Vikeid (the Vik Isthmus) is a flat isthmus on the island of Langøya in the municipality of Sortland in Nordland county, Norway. The village of Vik lies on the east side of the isthmus and the village of Frøskeland lies on the west side.  The isthmus has the Eidsfjorden to the west and the Sortlandsundet strait in the east. The isthmus almost divides Langøya in two. To the north lies the northwestern part of the municipality of Sortland, and further north the municipality of Øksnes. The southwest part of the municipality of Sortland lies south of the isthmus. The Eidsfjorden and the western part of the isthmus belonged to the municipality of Hadsel until 1963, when it was transferred to Sortland.

The isthmus is marshy. Parts of the isthmus are cultivated as grassland, and some areas have been trenched and planted with Norway spruce. In the eastern part of the isthmus is the former Vikeid Agricultural Machine Operators' School. The school was closed in the summer of 2005. There are several lakes in the eastern part of the isthmus, toward Frøskeland.

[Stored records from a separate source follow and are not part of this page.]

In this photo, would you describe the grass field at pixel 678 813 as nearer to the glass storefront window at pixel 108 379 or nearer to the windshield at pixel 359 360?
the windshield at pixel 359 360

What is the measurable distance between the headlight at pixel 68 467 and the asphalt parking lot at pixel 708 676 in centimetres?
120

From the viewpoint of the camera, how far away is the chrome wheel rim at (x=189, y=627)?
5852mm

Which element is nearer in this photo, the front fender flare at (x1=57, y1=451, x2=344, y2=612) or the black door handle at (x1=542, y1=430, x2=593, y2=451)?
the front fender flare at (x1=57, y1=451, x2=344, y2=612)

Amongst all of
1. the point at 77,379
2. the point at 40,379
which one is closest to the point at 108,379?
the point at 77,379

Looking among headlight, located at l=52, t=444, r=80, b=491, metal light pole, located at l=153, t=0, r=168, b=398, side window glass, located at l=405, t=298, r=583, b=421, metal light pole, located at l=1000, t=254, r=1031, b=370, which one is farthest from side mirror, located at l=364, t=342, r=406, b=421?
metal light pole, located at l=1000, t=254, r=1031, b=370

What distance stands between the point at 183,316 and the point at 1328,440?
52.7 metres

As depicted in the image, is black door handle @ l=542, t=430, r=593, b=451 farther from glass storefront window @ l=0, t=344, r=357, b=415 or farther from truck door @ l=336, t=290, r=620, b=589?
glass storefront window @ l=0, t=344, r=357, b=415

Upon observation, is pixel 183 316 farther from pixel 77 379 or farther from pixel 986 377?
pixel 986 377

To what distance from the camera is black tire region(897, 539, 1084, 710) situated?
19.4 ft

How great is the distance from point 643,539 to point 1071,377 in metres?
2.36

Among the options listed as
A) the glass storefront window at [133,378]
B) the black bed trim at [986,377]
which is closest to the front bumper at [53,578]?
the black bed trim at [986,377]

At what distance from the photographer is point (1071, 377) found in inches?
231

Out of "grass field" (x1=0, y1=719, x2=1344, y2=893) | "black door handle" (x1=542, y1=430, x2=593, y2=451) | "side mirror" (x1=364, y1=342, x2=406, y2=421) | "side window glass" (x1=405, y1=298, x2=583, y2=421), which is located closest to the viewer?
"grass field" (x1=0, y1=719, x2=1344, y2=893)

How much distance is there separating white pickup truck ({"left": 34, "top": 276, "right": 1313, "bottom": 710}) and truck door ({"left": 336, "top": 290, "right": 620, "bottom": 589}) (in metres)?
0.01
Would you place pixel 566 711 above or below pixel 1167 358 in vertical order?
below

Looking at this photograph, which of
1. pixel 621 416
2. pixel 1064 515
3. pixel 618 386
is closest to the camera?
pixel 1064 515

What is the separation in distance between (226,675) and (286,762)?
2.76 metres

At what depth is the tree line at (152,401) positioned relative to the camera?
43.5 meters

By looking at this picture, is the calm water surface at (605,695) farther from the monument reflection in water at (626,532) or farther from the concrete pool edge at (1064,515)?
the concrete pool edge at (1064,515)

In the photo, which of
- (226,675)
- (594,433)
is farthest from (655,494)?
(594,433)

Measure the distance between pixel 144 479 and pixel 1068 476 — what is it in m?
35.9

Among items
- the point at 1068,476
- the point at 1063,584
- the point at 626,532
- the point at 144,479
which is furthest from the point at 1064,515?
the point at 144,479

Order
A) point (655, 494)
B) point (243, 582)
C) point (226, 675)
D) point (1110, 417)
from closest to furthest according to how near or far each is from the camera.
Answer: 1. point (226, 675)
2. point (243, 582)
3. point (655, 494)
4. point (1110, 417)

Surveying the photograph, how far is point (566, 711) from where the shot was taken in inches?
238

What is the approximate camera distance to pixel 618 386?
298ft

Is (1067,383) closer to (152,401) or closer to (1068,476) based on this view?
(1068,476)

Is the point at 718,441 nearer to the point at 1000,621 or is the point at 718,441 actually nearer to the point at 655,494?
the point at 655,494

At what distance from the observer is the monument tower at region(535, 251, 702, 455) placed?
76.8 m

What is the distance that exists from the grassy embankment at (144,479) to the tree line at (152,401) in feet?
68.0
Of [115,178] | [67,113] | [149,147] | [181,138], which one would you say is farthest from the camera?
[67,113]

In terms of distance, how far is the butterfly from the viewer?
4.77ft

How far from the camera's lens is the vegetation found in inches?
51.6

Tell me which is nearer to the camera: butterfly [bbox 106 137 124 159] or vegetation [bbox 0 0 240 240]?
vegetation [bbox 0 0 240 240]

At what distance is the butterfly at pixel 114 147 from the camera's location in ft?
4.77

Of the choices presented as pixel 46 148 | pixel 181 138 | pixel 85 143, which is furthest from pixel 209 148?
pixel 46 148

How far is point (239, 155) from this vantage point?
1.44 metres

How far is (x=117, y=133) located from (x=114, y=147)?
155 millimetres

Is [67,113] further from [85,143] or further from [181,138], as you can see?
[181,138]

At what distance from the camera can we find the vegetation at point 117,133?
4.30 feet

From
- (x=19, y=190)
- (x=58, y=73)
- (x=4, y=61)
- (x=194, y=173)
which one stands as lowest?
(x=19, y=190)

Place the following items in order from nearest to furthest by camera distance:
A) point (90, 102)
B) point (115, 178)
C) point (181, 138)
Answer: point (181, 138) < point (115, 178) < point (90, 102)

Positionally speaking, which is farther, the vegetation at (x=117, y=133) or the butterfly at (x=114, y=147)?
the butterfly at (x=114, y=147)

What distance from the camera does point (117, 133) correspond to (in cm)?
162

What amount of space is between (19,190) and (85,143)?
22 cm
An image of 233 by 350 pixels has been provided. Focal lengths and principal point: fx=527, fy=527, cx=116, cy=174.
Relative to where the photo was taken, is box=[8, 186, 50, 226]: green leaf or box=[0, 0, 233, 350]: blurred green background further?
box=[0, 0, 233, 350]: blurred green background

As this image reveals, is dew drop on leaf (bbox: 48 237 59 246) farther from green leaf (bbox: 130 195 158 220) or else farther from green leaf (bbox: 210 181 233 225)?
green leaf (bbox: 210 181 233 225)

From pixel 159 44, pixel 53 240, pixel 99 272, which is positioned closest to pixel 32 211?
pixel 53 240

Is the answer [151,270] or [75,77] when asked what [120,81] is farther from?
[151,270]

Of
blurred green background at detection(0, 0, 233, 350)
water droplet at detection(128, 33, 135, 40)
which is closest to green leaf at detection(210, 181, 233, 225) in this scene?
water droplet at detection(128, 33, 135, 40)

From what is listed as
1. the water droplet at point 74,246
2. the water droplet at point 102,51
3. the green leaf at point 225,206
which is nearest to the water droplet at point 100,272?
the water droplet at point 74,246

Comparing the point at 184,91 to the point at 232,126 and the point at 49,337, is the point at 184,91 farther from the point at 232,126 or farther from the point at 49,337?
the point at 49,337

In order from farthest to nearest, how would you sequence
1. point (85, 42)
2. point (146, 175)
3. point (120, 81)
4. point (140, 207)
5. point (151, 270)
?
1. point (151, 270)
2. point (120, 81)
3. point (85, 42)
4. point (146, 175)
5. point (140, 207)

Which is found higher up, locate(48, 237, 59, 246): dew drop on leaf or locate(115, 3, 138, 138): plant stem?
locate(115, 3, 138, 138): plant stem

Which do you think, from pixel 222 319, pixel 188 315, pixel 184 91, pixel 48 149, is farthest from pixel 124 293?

County Road 820 from Sortland to Bø crosses Vikeid from east to west. Most of the route crosses the isthmus in a straight line, and the road is therefore known as one of the routes in Vesterålen with a lot of speeding.

In 2004, the Vesterålen radio-controlled vehicle club held the northern Norwegian model aircraft championship at the premises of the Vikeid Agricultural Machine Operators' School.

Since the end of the 1990s, the pink-footed goose has grazed in parts of Vikeid during the spring migration period. Previously the geese grazed more on grassy fields and marshes along the Sortland Sound, but the geese have been increasingly been driven from these pastures and have begun to find new pastures at a greater distance from the sound.